- **Work to be completed**: Can the lines below, from the one that holds "this 600×492 image." to the very end, be echoed exactly, with both ends included and no pictures?
[Start of section]
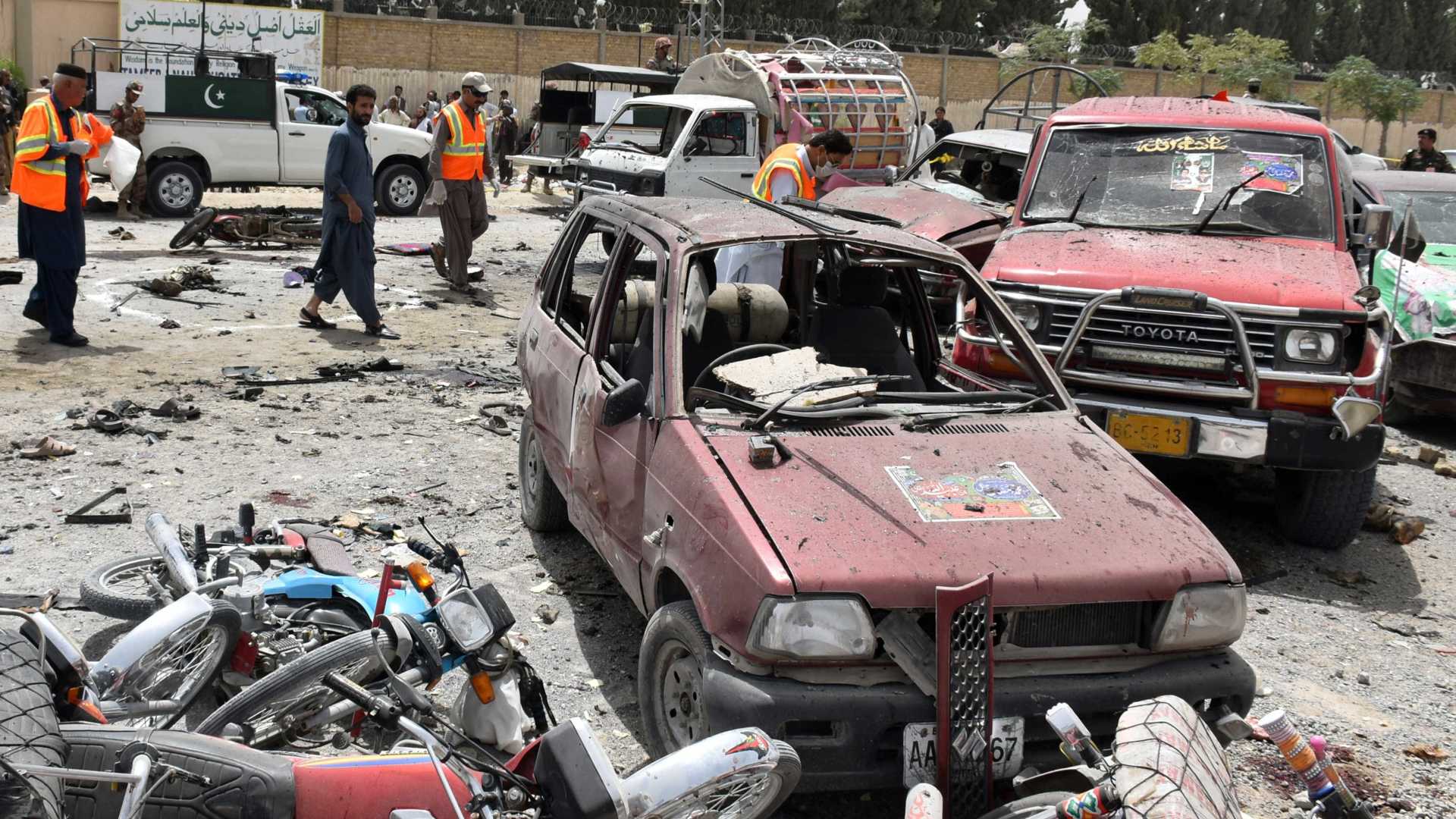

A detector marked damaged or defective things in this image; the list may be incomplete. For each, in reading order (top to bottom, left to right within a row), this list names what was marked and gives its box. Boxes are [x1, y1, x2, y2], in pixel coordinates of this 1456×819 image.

shattered windshield [595, 103, 686, 156]
destroyed vehicle [825, 128, 1031, 320]
shattered windshield [904, 140, 1019, 208]
destroyed vehicle [952, 99, 1395, 552]
shattered windshield [1025, 126, 1329, 240]
destroyed vehicle [1347, 171, 1456, 416]
shattered windshield [1377, 192, 1456, 243]
damaged red car [513, 193, 1250, 795]
destroyed vehicle [519, 193, 1256, 795]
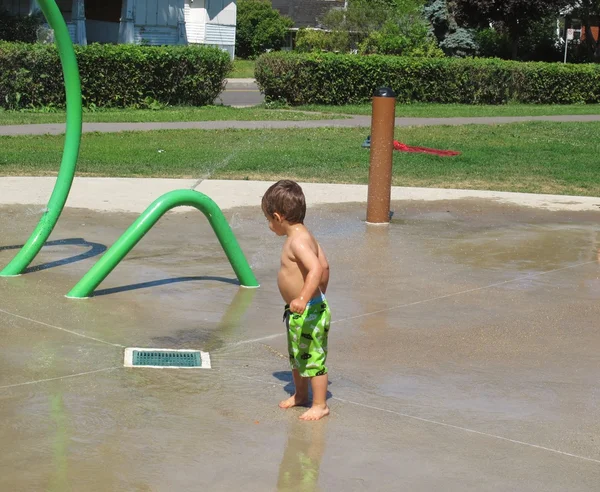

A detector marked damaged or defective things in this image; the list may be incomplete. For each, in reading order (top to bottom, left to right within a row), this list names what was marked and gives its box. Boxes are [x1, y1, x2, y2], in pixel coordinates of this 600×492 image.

rusty brown post [364, 87, 396, 225]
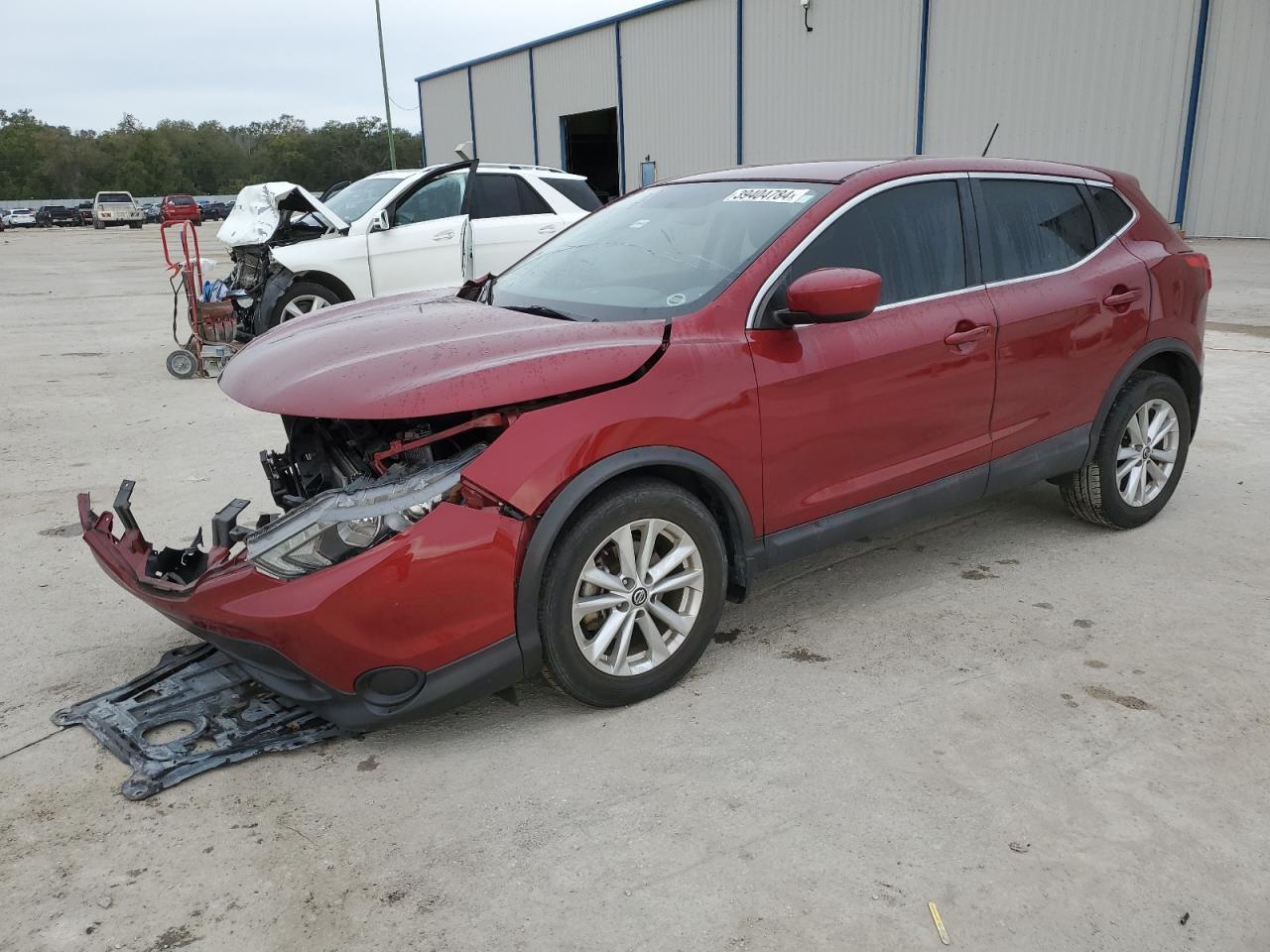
[End of section]
- **Answer section**:
A detector marked damaged or defective things in this image; the list may be incomplete. For each, in reading order (top to bottom, left to right within a row), this list names what was marked and gives its box. Boxes are [x1, y1, x2, y2], in pixel coordinates of this 600×492 image.

rusty brown post [364, 87, 396, 225]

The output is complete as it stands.